When I was a boy we lived in Torrance. It was still covered here and there with disused oil derricks. In those days, profit was profit, and there was no profit in dismantling disused oil derricks. Today, I doubt there is a single vacant lot in all of Torrance. Hawthorn Blvd., the largest street in Torrance simply stopped around Torrance Blvd., an east west street that now takes people to the beach. And Torrance Blvd. also stopped in almost the same place, but continued in good weather as a dirt trail to Redondo Beach and then started up again. We lived on the edge of nothing.

Above this mess was Palos Verdes, a hill with significant plantings on top — bean fields mainly — but with a section to the west filled with expensive homes. Today there is hardly a vacant lot there either. The style was Mediterranean. CC&Rs required tile roofs and an art jury to make sure everything was meticulously fake. In other words, to look like it came from somewhere on the Mediterranean. My father, who worked nine months a year, supplemented his income in the summers by doing landscaping. He could look at empty yards and see the final product. He could landscape completely in his head.

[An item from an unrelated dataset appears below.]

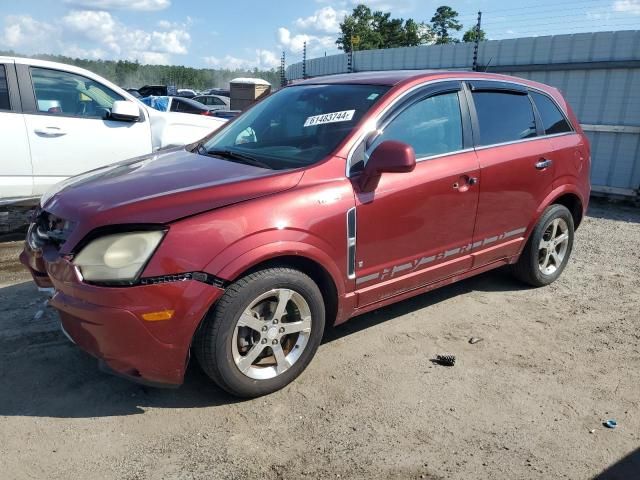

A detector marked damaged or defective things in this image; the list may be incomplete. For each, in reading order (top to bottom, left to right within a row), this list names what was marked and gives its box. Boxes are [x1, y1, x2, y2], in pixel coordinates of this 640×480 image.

crumpled hood [43, 146, 304, 251]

So his favorite pastime, other than golf, was driving around on Sunday looking at houses. I probably drove past every house from Newport Beach to Santa Monica. I know that sounds like an exaggeration, but we saw lots and lots of houses, and picked lots and lots of leaves off plants and trees to discuss with nurserymen. Today I think the style of these houses would drive me crazy, but a characteristic of many of the imposing structures in Palos Verdes was large clay pots of flowers on pedestals next to the front door. Beautiful tufts of white, pink, red, and sometimes mixed. An even profusion of perfect blooms. They were geraniums. Perfect geraniums that I now believe were grown in small greenhouses and rotated to the front porch. Not by the owners, of course, but by the gardeners.

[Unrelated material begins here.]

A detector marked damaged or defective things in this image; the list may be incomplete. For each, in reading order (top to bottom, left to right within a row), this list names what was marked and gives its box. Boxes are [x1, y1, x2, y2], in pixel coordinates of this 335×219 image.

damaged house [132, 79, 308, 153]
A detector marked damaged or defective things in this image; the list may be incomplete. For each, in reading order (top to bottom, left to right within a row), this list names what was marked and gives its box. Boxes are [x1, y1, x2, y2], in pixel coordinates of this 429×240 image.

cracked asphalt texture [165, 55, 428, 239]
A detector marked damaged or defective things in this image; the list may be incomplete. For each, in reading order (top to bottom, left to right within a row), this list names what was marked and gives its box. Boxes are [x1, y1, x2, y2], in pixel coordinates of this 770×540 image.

So while the houses and the fake antiques would drive me crazy, I think I could live all day long with perfect tufts of geranium blooms. I believe this because even this forlorn, neglected geranium gives me a tinge of happiness that is truly difficult to explain.
 


I really like this picture. The flower is obviously from a bush of some sort, a hedge perhaps. I really don’t remember it. Maybe I took a different walk that day. Maybe it’s been there all the time but I just haven’t noticed it. It’s so delicately white with an airbrushed or watercolored center bleeding into the outer white. And many more about to bloom. Maybe I stopped for the pain in my legs to dissipate. Maybe I was just tired and stopped. Or maybe I stopped because of the delicate coloration and the fragility of the white. The bush seems of no interest whatsoever, except for this almost miraculous bloom. Is there a message here? Am I supposed to see or think something? Flowers speak to insects. They draw them in to fertilize the next generation. Perhaps when we see flowers, like this one, we see every love we have ever had without quite remembering, or understanding. Perhaps flowers speak also to us.
 


New sidewalks ripped through my walk this year. But for everything gained, inevitably, something is lost. After a while the loss becomes regularized, the memory less intense and the status quo more defensible. However, nothing is free. Change, whether good or bad, comes at a cost. This twenty year old path to the street now leads to a concrete slab. Which is progress, of a sort, but also a step toward uniformity, predictability and the very ordinary. This, in the late afternoon sun, is the detritus of a long, uniform sidewalk leading to nowhere new. May your New Year be happy, and may the destruction it brings be light.